Das klingt antiquiert? Von wegen! Die Metternich stellt hochaktuelle Bezüge her, erzählt heitere Anekdoten, geht auf unvergessliche und tragische Pressemeldungen ein, verweist auf Philosophen und Literaten, parliert, zitiert, stellt Zusammenhänge her und überrascht mit geistreichen Volten. Das alles beginnt ganz harmlos und gemütlich, um dann im letzten Abschnitt über Fortitudo - die Tapferkeit - grundlegend und existentiell zu werden, am Beispiel der - erschütternden - Verhöraufzeichnungen der Angeklagten rund um das Attentat auf Adolf Hitler vom 20. Juli 1944 und der Passagiere des Fluges 93 vom 11. September 2001. Ein Auszug aus diesem Kapitel: "Am engsten verknüpft mit der Tapferkeit ist indes die Gerechtigkeit. Die seelische oder körperliche Verwundung oder gar Auslöschung von menschlichem Leben ist immer falsch und gegen das Gute gerichtet, ob dies das eigene Leben oder das von anderen betrifft. Die Realität dieses Schlechten zutiefst abzulehnen und deren Folgen dennoch standzuhalten selbst angesichts von Verletzung und möglichem Tod - das ist es, was das Konglomerat von "Tapferkeit" ausmacht. Sie hält am Guten fest, während sie dem Schlechten realistisch ins Auge blickt. Und diese Haltung befreit zu Mut und innerer Stärke. Sie lässt Raum für einen letzten Rest von Hoffnung und befähigt sogar zu einer gelassenen, inneren Heiterkeit, die man, wenn der Kontext nicht so unendlich traurig wäre, als unendlich stilvoll bezeichnen müsste. ... Die Tapferkeit ist eine zutiefst anzustrebende Haltung. Jeder wünscht sich wohl, im entscheidenden Moment so tapfer sein zu können wie die Passagiere des "Flug 93", die mit nur minimaler Hoffnung für ihr eigenes Leben das noch größere Gut verteidigten: Die Bewahrung des Lebens anderer Menschen, ihres bereits schwer verletzten Landes und - des Guten schlechthin. Nun saßen in diesem Flugzeug auch jene, die ebenso wussten, dass sie diesen Flug nicht überleben würden.

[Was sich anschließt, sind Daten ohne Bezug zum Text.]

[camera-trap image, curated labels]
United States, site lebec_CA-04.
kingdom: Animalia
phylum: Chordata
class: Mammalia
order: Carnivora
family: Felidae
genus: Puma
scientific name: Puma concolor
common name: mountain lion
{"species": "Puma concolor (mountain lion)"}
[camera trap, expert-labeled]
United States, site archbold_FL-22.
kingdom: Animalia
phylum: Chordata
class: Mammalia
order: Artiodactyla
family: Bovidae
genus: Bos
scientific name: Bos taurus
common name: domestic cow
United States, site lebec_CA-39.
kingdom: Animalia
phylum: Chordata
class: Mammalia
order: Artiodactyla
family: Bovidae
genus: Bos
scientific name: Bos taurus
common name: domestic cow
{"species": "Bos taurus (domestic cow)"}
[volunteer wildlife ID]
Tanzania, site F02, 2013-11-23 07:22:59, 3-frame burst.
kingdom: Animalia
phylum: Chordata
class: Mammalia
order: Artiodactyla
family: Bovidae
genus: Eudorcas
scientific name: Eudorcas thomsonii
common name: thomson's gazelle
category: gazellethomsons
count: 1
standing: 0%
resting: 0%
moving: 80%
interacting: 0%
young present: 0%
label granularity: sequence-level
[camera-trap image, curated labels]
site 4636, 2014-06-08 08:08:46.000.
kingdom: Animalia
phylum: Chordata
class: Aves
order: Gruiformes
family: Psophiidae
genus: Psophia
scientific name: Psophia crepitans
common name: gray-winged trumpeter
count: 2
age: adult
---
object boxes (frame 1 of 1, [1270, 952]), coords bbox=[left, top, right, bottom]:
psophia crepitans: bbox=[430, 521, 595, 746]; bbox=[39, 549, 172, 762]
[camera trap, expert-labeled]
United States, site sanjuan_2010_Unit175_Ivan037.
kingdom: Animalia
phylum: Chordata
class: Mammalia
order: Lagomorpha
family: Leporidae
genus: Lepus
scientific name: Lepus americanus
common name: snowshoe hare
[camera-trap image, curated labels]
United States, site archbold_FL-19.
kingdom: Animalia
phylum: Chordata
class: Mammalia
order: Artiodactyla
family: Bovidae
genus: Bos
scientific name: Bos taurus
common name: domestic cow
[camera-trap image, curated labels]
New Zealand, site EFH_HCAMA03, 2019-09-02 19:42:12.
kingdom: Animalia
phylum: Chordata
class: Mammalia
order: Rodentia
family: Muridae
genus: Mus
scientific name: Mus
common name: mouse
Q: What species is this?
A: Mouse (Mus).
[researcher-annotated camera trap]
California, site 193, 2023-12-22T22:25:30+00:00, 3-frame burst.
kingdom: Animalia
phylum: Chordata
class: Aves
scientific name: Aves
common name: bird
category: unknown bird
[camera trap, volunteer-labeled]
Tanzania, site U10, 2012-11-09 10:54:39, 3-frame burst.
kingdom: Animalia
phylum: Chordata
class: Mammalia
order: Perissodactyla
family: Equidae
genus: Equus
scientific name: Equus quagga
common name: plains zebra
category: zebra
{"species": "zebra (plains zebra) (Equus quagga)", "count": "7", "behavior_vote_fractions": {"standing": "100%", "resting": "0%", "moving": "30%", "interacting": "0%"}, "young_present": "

Sie hatten ihren Tod sogar minutiös geplant: Die Selbstmordattentäter. Kann man auch sie als "tapfer" bezeichnen? Der gesunde Menschenverstand gibt die Antwort, noch bevor wir Ambrosius von Mailand konsultiert haben: "Tapferkeit ohne Gerechtigkeit ist ein Hebel des Bösen."
Und hinter allem steckt, wir erfahren es im sehr persönlich angehauchten Schlusskapitel - die Liebe. Überhaupt ist eine der großen Stärken dieser Autorin ihr authentischer, ganz persönlicher Schreibstil, ungewöhnlich für das heutzutage - im Zeitalter der Interaktivität - fast schon veraltet wirkende Medium Buch.
Ebenso wie schon beim "Lob des Sonntags" geht es um die Lebenskunst, die ars vivendi. Und darum kann man "Vornehm geht die Welt zugrunde" auch in allen Lebenslagen genussreich lesen - am Baggersee, am Meeresstrand, im Zug, zu Hause im Sessel bei einem schönen Glas Wein - und sich dabei wie nebenher von Monika Metternich entführen lassen in eine Welt, die mehr zu tun hat mit der Wirklichkeit, in der wir leben dürfen (und müssen), als wir vor Beginn der Lektüre dieses Buches noch gedacht hatten.
Monika Gräfin Metternich: Vornehm geht die Welt zugrunde. Vom Geheimnis guten Stils. Erschienen im Sankt Ulrich Verlag Augsburg.